On Mon, 6 Sep 2010, Jan Hubicka wrote:

> > 
> > Well, if with 32 partitions all partitions exceed max partition size
> > (well, or reasonable partition size), we should create more partitions.
> > 
> > The question is really if we should create sane partition sizes
> > by default or if we should create N partitions by default.  I'd vote
> > for sane partition sizes which makes the lto-partitions parameter
> > useless (I don't expect easy reproducible testcases anyway with
> > dynamic partitioning).
> 
> Well, even if I tended to do the same originally, i concluded that this won't
> work well.
> 
> With 32 partitions for Mozilla, we get about 4GB of WPA memory use, and about 2
> minutes of streaming.  Then each partition is about 200MB of memory, but they
> takes about 3 minutes to compile.
> 
> Partition size sort of define ltrans memory use and time of compilation.
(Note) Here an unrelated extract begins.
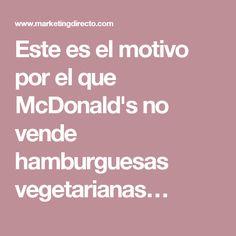 Este es el motivo por el que McDonald's no vende hamburguesas vegetarianas…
Since
> memory use in ltrans is not a problem (our WPA stage is way too big of memory
> hog, we save only about half of the memory), we can set hard limit on time.
> Now lets decide that we will tune partition size to compile in about 1 minute.
> This would be hard per se, since sizes of partitions are pretty rough estimates
> by anyway.
> 
> Then we would get about 3*32 partitions for mozilla that would just increase
> streaming time (32partitions is 1.5GB, 2000 partitions is 7GB) On the other
> hand on project that is small enough to compile in minute (lets say GCC) we
> would get no partitioning at all.
> 
> Since too much partitions has expenses too, I believe number of partitions
> should be large enough so ltrans does not dominate memory use for single CPU
> compilation (this is about 2-4 in current implementation I guess).
> 
> In parallel compilation the number of partitions should be higher than the
> number of CPUs available, but not terribly much higher since streaming size
> increase with too many parttions.
> 
> 32 seemed resonable default - not that high so streaming cost would terribly
> increase and still more than number of CPUs on average developer workstation
> today.

Ok, we seem to disagree here ;)  I suppose we can change things once
we get WPA memory use into control.

> > > The other algorithm I tried was the usual graph clustering algorithm - just
> > > start with partition per node and then start concatenating partitions based on
> > > priority of edges until their size reach the expected size of partition.  But
> > > this does not play well with my plan for function reordering and since function
> > > reordering algorithm is essentially same thing, just producing one linear order
> > > instead of buckets, i expect that it will combine well with the linear
> > > partitioning one. (and the differences are minimal anyway)
> > 
> > Hm, I don't see the issue with function reordering - it should exactly
> > behave the same way (and thus is unneeded?)
> 
> Well, partitioning algorithm clusters graphs minimizing the cross cluster edges,
> function reordering algorithm orders the functions so most calls are short distance
> and forwarding.
> 
> So when you at WPA stage decide in what order the functions are, you need to partition
> them in linear segments of this order and keep partition in order as they get to linker
> or assign each function section and tell linker order of the sections.
> The second is more expensive. So I basicaly want
> 1) decide on linear order of functions
> 2) partition program linearly in this segments
> 3) in each partition arrange function order in the final .s files (either via gas section fragments
> or by just breaking our current topological ocomplation order0
> 4) link the ltrans partition in the original order

But if you cluster minimizing cross cluster edges most edges in a cluster
will be intra-cluster edges.  Which means you can simply order functions
inside a cluster and you should arrive at a similar (or the same) solution
as with first ordering and then clustering.  Thus I'd do

 1) cluster minimizing cross-cluster edges
 2) decide on linear oder of functions in each cluster, late in LTRANS

Why is that not simpler or why would it not work?

Richard.